As described above, according to the present invention, the refractive index is limited on a transparent conductive thin film made of indium oxide or a composite oxide of tin oxide and indium oxide provided on the surface of a transparent plastic film substrate. By adopting a configuration in which two layers of a specific dielectric thin film are laminated, light reflection on the surface of the thin film can be remarkably reduced, and a change in the thickness of the conductive thin film enables a wide range of film resistance depending on the purpose of use. Can be provided.

〔Example〕

Hereinafter, embodiments of the present invention will be described in more detail.

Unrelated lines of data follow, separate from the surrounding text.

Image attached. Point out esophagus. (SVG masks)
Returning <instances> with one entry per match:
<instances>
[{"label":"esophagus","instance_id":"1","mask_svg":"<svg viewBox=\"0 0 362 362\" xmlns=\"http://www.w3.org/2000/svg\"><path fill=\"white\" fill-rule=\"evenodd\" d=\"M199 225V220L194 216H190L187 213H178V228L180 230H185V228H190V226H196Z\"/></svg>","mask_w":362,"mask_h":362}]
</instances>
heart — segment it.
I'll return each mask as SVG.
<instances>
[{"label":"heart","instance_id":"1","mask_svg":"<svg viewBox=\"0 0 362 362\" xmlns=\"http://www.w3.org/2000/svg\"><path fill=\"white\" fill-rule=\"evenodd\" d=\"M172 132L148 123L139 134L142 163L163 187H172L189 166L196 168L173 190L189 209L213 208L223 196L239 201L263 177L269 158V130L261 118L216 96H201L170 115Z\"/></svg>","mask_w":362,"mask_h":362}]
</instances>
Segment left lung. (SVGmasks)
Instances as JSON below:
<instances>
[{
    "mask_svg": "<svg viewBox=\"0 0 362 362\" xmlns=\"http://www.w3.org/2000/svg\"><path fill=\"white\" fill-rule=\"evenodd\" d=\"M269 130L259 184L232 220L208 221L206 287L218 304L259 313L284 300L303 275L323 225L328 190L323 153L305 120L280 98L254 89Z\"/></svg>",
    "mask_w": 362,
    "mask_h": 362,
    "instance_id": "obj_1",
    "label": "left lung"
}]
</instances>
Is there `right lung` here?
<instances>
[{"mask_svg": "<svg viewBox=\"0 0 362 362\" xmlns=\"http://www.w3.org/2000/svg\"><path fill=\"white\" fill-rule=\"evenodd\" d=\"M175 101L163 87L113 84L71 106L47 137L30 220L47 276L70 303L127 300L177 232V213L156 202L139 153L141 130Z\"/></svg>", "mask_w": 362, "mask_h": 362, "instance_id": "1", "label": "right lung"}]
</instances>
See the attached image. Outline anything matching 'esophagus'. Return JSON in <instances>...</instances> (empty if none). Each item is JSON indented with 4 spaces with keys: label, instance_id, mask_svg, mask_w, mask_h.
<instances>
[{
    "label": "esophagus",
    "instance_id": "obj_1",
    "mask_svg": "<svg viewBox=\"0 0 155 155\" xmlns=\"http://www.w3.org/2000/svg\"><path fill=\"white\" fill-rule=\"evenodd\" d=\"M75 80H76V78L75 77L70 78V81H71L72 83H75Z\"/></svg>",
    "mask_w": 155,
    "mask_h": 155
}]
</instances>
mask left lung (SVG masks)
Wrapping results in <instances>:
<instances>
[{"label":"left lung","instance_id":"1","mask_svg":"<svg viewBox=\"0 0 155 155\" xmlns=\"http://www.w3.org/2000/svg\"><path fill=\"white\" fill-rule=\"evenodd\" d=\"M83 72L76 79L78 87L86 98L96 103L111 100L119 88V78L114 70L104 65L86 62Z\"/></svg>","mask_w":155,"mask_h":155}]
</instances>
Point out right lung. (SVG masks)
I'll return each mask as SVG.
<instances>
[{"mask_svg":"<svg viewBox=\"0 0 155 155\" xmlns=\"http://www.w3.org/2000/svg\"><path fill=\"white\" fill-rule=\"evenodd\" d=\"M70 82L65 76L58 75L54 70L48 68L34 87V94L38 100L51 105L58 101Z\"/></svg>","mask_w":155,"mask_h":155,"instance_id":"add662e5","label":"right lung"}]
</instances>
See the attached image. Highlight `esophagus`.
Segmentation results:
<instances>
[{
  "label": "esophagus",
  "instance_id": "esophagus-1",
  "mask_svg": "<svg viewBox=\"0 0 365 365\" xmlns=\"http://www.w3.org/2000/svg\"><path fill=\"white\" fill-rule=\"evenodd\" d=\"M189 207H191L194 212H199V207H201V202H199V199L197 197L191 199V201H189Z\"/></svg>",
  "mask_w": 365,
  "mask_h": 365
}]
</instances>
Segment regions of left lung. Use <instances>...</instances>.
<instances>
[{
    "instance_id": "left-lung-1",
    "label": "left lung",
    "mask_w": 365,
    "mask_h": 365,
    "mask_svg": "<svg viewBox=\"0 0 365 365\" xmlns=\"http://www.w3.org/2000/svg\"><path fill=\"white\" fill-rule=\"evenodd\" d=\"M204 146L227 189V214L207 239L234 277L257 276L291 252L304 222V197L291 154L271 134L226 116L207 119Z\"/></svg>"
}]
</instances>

Example 1 100 μm thick transparent plastic film substrate
Using a PET film, a composite oxide thin film consisting of indium oxide and a small amount of tin oxide with a refractive index of 1.95 (hereinafter referred to as ITO thin film) is formed on the surface of the PET film to a film resistance of 100Ω / □ by a sputtering method. 600Å
Was formed.

Next, a ZrO ₂ thin film having a refractive index of 2.05 was formed on this ITO thin film to a thickness of 720 ° by a magnetron sputtering method so as to satisfy the relationship of n ₁ d ₁ = λ / 2−n ₀ d _0. Further, an SiO ₂ thin film having a refractive index of 1.46 was formed on the ZrO ₂ thin film to a thickness of 900 ° by magnetron sputtering to obtain a transparent conductive film of the present invention having a structure shown in the drawing.

In the drawings, 1 is a plastic film base made of PEK film, 2 is a conductive thin film made of ITO thin film, 3
Is a lower dielectric thin film made of a ZrO ₂ thin film, and 4 is an upper dielectric thin film made of a SiO ₂ thin film.

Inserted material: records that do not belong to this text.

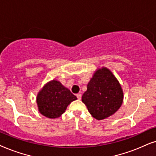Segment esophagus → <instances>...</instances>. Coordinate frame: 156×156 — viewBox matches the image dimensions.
I'll use <instances>...</instances> for the list:
<instances>
[{
  "mask_svg": "<svg viewBox=\"0 0 156 156\" xmlns=\"http://www.w3.org/2000/svg\"><path fill=\"white\" fill-rule=\"evenodd\" d=\"M76 97L78 100H80L81 99V94L80 93H78V94H76Z\"/></svg>",
  "mask_w": 156,
  "mask_h": 156,
  "instance_id": "1",
  "label": "esophagus"
}]
</instances>
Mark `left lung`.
I'll return each mask as SVG.
<instances>
[{
	"mask_svg": "<svg viewBox=\"0 0 156 156\" xmlns=\"http://www.w3.org/2000/svg\"><path fill=\"white\" fill-rule=\"evenodd\" d=\"M123 93L113 74L106 68L98 69L82 95V101L89 113L97 120L105 119L115 113L121 106Z\"/></svg>",
	"mask_w": 156,
	"mask_h": 156,
	"instance_id": "obj_1",
	"label": "left lung"
}]
</instances>
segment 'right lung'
<instances>
[{"label": "right lung", "instance_id": "1", "mask_svg": "<svg viewBox=\"0 0 156 156\" xmlns=\"http://www.w3.org/2000/svg\"><path fill=\"white\" fill-rule=\"evenodd\" d=\"M36 99L40 113L47 118H55L61 116L77 98L59 81L54 80L43 87Z\"/></svg>", "mask_w": 156, "mask_h": 156}]
</instances>
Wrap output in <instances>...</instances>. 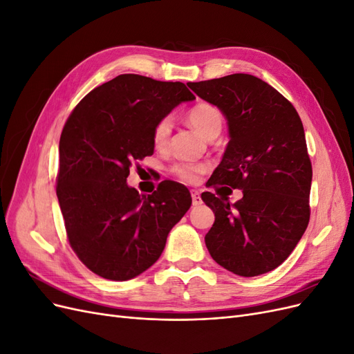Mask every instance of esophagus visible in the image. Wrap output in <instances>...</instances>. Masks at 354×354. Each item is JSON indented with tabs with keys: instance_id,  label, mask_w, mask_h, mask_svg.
<instances>
[{
	"instance_id": "obj_1",
	"label": "esophagus",
	"mask_w": 354,
	"mask_h": 354,
	"mask_svg": "<svg viewBox=\"0 0 354 354\" xmlns=\"http://www.w3.org/2000/svg\"><path fill=\"white\" fill-rule=\"evenodd\" d=\"M190 194H192V201H194V205L196 207V205H201L202 203V198H201V194H199V190H190Z\"/></svg>"
}]
</instances>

This transparent conductive film has excellent transparency and an average reflectance of visible light having a wavelength of 400 to 700 nm of about 0.7.
%, And even when reciprocated 100 times in a gauze abrasion test with a load of 100 g / cm ² , the durability was very good with no change in film resistance and reflectance.

When the ZrO ₂ thin film and the SiO ₂ thin film were not formed on the ITO thin film, the average reflectance was as high as 14%.

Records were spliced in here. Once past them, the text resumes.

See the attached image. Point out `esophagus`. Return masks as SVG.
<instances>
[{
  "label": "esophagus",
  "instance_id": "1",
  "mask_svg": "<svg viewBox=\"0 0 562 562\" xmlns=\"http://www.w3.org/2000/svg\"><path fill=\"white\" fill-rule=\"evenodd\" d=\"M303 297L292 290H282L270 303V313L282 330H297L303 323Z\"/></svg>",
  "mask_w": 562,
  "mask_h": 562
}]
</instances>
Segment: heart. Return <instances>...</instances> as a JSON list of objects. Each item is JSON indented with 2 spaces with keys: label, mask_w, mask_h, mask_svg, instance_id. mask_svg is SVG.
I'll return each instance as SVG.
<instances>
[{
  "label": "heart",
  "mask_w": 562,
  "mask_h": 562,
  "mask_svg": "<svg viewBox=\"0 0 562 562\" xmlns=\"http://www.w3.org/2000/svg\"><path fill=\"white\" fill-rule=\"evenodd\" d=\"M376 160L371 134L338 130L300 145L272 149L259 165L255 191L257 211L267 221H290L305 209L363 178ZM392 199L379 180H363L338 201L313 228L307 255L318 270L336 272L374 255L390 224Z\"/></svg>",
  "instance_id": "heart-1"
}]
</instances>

Example 2 A film having a thickness of 200 mm was formed on the surface of a PET film having a thickness of 100 μm in the same manner as in Example 1 so that the film resistance became 300 Ω / □.
ITO thin film is formed, and a ZrO ₂ thin film is
A MgF ₂ thin film having a refractive index of 1.38 was formed to a thickness of 940 mm by ion plating on the transparent conductive film of the present invention having the same structure as shown in the drawing. Film. The average reflectance of this film for visible light was about 0.4%.

The average reflectance when the ZrO ₂ thin film and the MgF ₂ thin film were not formed on the ITO thin film was as high as 9%.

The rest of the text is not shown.